> PROBLEMS TO SOLVE
1. List every actor named in the film article below.
2. According to the film article below, on what date does the film open in Los Angeles?
3. Please write the next part of the film article below, picking up after its last sentence.

> GIVEN TEXT
+--

The Ties that Bind: Interview with Like Father, Like Son’s Hirokazu Kore-eda
The Cannes Jury Prize-winning film that follows two families who discover that their six-year-old boys were switched at birth opens in Los Angeles on January 24.
by Ada Tseng
Hirokazu Kore-eda’s Like Father, Like Son (Soshite chichi ni naru) begins with a normal, if semi-rigid, Japanese family: a successful architect Ryota (Masaharu Fukuyama), his wife Midori (Machiko Ono), and their adorable six-year-old son Keita (Keita Ninomiya). Ryota has high expectations for his young son, who he wishes were as driven as he prides himself as being, and Ryota’s constant disappointment tests the patience of his wife, who is more open to the idea that the sweet-natured, if not academically-minded, Keita doesn’t need to be an exact replica of either of his parents.

+--

Recorded data
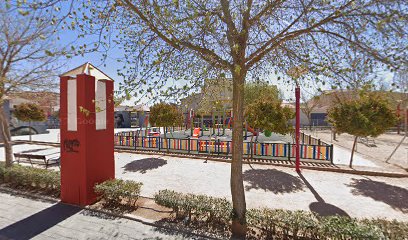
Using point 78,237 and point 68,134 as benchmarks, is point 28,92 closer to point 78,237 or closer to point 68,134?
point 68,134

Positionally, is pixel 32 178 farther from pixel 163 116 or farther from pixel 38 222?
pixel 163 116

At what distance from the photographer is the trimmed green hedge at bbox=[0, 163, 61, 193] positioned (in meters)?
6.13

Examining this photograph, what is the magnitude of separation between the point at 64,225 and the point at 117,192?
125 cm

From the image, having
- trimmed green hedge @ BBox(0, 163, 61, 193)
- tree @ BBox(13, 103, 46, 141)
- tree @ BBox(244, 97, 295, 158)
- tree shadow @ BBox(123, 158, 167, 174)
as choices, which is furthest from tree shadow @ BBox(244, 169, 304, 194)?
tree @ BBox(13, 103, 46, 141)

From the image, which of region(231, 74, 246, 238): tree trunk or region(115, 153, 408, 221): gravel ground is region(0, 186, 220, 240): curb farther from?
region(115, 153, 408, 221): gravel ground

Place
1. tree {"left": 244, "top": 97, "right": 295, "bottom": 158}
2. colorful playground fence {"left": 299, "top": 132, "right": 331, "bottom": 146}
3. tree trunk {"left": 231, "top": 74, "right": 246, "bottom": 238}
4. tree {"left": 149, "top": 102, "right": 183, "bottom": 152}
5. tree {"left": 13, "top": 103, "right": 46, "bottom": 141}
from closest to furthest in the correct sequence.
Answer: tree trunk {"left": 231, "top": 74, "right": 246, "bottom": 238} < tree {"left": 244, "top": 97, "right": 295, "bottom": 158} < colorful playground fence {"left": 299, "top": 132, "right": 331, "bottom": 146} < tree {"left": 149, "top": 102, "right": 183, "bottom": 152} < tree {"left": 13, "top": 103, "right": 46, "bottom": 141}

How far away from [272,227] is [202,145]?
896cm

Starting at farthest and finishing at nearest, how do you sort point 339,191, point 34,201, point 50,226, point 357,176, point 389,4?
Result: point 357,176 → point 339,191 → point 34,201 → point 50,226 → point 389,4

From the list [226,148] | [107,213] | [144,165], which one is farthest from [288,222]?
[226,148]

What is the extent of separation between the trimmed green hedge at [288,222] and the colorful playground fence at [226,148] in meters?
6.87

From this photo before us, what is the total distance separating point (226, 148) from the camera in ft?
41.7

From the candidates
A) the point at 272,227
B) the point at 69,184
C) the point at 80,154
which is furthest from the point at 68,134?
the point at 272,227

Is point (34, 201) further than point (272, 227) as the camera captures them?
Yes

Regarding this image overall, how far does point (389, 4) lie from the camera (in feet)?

+--

> ANSWERS PER TASK
1. Masaharu Fukuyama, Machiko Ono, Keita Ninomiya

2. January 24

3.
A giant wrench is thrown in their nature vs. nurture theories when they receive some devastating news from the hospital, that their son was switched at birth. Keita is not genetically theirs. The two families of the switched-at-birth boys, who are meeting each other for the first time, then begin the slow process of figuring out the “right” thing to do. Both sides can barely fathom how the right thing could possibly involve giving up the son who they’ve parented as their own for the last six years.